A via Mario de’ Fiori una mostra fotografica e le degustazioni proposte da Antonello Colonna

Per una sera via Mario de’ Fiori diventa il salotto buono della fotografia e del design. Nel tratto compreso tra via delle Carrozze e via della Croce, infatti, verranno esposte le 30 immagini selezionate per il concorso «Come una cucina... ispira emozioni, ambientazioni, situazioni, oggetti, persone e sogni», indetto per celebrare i 25 anni del primo concept store capitolino dedicato alla cucina. Il concorso di fotografie, tutte in bianco e nero, è stato realizzato in collaborazione con la Scuola Romana di Fotografia e curato dall’associazione culturale Daap (arti applicate) e vuole sottolineare l’attenzione dell’azienda verso una particolare filosofia del mondo della cucina.
Si tratta di scatti che raccontano non soltanto l’abilità dei loro autori nel farsi gioco di oggetti di uso comune reinventati attraverso una coraggiosa decontestualizzazione ma anche momenti di vita comune di gente comune, dove la pratica del mangiare (e prima ancora della preparazione dei pasti) è indissolubilmente legata a culture e modi di vita affatto significativi.
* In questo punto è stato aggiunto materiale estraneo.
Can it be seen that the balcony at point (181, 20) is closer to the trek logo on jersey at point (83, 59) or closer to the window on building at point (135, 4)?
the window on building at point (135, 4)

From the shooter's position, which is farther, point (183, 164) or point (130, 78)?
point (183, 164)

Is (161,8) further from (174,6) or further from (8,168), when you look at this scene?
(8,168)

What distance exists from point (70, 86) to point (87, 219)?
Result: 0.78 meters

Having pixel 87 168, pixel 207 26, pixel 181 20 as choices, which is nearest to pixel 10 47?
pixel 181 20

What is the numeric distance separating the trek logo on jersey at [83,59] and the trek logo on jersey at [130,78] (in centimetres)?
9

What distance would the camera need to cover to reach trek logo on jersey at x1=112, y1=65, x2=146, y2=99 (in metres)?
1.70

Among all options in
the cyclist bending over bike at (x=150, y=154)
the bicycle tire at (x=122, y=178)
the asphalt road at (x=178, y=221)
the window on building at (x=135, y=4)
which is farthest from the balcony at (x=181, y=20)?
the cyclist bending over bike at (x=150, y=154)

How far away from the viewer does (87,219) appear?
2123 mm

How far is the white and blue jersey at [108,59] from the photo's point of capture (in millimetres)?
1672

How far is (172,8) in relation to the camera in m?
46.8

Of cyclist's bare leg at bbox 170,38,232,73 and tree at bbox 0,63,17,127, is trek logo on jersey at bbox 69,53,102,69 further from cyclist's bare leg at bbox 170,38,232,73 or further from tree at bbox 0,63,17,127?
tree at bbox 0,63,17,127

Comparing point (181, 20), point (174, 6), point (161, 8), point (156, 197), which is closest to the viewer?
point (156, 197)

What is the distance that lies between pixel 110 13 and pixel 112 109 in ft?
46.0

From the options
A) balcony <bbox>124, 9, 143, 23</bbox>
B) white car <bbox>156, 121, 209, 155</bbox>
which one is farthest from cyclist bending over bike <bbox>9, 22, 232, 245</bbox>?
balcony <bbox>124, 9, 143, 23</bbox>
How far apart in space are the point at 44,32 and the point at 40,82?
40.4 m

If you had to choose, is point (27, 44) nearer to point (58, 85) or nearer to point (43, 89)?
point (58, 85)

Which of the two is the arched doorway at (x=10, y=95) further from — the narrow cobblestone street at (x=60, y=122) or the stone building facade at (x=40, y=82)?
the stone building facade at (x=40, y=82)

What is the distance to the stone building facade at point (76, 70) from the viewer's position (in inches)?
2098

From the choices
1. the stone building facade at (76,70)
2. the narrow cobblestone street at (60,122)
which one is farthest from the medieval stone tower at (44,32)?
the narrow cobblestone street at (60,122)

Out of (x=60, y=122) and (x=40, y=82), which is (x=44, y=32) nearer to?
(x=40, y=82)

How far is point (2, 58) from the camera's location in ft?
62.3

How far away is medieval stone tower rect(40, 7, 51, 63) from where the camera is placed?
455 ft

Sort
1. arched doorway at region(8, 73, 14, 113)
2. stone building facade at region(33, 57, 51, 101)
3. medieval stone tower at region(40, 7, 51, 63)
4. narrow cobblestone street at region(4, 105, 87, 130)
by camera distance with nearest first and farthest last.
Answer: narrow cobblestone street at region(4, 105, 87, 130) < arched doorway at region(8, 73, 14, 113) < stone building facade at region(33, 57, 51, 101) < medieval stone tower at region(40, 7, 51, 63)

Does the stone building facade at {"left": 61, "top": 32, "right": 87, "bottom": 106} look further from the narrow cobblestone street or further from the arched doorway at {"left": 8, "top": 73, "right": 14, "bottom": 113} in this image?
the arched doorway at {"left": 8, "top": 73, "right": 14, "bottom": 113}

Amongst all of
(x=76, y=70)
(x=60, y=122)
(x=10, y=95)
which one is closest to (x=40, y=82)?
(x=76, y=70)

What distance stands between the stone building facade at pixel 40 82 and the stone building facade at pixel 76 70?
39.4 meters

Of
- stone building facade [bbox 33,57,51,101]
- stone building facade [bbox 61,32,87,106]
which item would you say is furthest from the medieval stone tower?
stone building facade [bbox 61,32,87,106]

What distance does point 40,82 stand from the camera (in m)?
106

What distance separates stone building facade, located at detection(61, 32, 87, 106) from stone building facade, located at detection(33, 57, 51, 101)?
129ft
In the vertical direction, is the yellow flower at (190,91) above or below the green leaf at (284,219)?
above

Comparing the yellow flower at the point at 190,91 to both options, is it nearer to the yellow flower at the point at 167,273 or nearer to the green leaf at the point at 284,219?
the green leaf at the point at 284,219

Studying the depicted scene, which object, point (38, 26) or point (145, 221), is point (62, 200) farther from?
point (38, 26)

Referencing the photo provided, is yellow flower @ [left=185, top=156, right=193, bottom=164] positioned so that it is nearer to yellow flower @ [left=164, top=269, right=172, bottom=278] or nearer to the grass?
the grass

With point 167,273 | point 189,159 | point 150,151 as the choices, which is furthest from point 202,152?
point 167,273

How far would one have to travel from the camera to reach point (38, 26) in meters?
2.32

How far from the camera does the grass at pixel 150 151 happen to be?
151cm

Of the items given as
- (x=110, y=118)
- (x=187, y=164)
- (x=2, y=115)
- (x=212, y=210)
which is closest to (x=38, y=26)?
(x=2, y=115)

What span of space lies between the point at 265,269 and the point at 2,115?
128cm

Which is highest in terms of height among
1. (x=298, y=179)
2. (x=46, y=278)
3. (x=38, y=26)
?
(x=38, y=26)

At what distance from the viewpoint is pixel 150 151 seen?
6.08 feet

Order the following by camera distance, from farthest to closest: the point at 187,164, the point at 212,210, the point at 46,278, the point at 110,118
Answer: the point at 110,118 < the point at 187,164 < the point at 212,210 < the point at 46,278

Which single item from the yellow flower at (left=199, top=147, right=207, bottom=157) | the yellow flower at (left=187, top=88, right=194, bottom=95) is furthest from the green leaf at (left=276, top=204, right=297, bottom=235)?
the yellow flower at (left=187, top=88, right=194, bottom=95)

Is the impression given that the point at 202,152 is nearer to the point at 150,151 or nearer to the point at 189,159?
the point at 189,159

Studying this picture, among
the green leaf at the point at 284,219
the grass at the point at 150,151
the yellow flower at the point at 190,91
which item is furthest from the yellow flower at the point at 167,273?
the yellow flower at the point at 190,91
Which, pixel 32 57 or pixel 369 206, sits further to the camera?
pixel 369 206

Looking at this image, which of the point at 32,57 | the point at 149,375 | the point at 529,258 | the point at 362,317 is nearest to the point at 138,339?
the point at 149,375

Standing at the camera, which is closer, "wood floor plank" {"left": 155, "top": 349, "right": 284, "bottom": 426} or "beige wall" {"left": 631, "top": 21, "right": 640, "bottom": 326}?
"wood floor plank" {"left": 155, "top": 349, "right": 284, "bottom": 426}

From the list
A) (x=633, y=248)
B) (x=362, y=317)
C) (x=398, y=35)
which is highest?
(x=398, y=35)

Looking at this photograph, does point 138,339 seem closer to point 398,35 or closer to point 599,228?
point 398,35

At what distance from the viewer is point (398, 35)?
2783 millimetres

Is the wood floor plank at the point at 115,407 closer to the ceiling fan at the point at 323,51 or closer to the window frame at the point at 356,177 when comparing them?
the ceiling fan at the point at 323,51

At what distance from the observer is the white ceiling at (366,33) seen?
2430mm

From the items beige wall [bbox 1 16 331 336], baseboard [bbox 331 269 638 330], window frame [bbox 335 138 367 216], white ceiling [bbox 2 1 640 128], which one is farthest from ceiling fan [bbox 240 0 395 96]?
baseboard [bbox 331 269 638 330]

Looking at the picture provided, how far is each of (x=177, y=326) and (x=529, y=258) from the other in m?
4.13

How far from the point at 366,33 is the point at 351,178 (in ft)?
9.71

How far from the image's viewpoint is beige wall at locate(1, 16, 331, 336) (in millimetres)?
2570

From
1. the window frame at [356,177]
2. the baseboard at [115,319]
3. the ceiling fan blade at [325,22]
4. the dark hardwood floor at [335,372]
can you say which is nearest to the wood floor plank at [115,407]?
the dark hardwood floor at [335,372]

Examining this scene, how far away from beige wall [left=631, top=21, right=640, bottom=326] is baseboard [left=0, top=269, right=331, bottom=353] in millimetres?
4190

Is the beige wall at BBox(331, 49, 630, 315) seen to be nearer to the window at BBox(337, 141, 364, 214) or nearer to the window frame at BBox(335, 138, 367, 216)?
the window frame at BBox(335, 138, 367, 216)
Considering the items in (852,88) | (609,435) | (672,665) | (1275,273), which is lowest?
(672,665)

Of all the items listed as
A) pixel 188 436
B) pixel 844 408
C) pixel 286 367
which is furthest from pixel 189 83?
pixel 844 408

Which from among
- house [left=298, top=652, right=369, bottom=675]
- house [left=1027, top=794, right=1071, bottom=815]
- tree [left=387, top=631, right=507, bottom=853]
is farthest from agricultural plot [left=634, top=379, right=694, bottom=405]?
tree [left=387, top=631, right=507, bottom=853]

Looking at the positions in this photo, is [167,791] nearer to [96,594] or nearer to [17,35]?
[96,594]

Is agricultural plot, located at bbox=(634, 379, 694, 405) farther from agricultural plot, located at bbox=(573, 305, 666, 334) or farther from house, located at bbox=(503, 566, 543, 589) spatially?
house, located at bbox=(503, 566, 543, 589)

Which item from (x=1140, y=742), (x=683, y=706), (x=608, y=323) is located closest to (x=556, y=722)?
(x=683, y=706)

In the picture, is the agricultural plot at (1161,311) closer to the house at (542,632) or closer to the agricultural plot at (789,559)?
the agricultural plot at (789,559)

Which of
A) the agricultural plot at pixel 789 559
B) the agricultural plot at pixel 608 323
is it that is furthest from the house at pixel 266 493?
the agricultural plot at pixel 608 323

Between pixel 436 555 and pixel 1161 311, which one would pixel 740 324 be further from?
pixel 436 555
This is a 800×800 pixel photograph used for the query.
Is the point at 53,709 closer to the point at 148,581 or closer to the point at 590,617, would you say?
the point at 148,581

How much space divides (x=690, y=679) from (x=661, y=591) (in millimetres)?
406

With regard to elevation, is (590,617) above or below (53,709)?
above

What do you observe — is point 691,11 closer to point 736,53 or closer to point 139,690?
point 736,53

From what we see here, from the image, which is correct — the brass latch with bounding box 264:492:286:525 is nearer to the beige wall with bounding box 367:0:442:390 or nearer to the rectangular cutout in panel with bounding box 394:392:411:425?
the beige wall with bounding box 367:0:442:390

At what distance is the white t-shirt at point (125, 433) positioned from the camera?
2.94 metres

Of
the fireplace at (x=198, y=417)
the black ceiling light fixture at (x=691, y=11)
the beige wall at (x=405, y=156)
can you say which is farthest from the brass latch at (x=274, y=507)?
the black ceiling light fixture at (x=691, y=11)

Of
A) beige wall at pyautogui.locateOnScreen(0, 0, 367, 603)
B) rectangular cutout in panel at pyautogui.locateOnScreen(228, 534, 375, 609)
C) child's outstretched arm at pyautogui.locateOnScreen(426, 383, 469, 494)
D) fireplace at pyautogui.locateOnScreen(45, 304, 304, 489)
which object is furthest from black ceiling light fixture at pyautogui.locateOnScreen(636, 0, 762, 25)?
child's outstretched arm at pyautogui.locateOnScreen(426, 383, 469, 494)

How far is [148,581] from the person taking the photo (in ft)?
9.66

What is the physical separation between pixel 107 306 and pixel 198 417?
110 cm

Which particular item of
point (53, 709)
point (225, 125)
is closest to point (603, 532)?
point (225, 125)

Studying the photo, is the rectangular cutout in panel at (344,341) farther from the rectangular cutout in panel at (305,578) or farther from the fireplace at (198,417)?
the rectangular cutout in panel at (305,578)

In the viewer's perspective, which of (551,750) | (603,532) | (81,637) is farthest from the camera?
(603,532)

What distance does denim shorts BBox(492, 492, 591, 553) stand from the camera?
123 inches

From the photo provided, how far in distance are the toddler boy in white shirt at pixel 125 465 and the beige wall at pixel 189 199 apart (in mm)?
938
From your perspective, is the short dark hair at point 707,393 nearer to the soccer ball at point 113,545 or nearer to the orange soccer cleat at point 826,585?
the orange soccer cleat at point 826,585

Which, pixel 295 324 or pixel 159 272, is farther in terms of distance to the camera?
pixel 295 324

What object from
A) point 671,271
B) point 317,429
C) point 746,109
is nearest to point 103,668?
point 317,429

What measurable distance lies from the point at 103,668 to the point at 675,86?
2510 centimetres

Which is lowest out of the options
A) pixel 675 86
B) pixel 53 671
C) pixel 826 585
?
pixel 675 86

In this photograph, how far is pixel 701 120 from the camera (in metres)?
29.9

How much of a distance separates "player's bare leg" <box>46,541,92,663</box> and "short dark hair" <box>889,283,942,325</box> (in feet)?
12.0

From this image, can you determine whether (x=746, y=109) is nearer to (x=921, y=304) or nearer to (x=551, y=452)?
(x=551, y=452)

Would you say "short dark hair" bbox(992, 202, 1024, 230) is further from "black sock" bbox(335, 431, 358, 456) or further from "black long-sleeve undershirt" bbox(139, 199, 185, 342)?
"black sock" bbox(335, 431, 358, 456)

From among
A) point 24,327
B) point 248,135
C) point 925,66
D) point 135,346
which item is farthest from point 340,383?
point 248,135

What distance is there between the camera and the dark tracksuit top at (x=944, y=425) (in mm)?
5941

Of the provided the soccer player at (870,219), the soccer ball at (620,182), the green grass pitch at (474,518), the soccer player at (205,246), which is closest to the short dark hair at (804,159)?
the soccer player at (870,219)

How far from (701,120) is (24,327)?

Queste trenta immagini, selezionate da un iniziale gruppo di oltre trecento scatti, prendono la cucina, i suoi arredi e i suoi accessori (ma anche i suoi abituali o saltuari frequentatori) come paradigma del vivere moderno. In questo senso si sarebbe potuto scegliere qualsiasi ambiente familiare o domestico. Ovviamente la celebrazione del concept store C.u.c.i.n.a. di via Mario de’ Fiori ha proposto ai giovani fotografi di esplorare proprio quel delicato rapporto che si instaura tra occhio e palato in un’epoca - la nostra - che ha completamente reinventato, se non rivoluzionato, il concetto stesso di gusto e di buona cucina. Insomma una trasformazione che l’emporio gestito da Annapaola ed Elisabetta Fuga ha saputo cogliere in pieno. Se un merito va riconosciuto alle due sorelle è proprio quello di aver contribuito a modificare radicalmente il concetto di vita domestica. «Abbiamo spostato l’attenzione - ricorda Elisabetta - da piatti e accessori belli e basta, a oggetti belli soprattutto perché funzionali. Dove la tradizione della cucina fosse esaltata al massimo». Insomma un design che nasce dalla pratica quotidiana, piuttosto che il contrario.
Durante la premiazione di questa sera (dalle 18 alle 21) via Mario de’ Fiori sarà chiusa al traffico per consentire ai premiati e agli ospiti di avere uno spazio all’esterno del negozio dove assaggiare anche le creazioni gastronomiche immaginate dallo chef Antonello Colonna per questa occasione.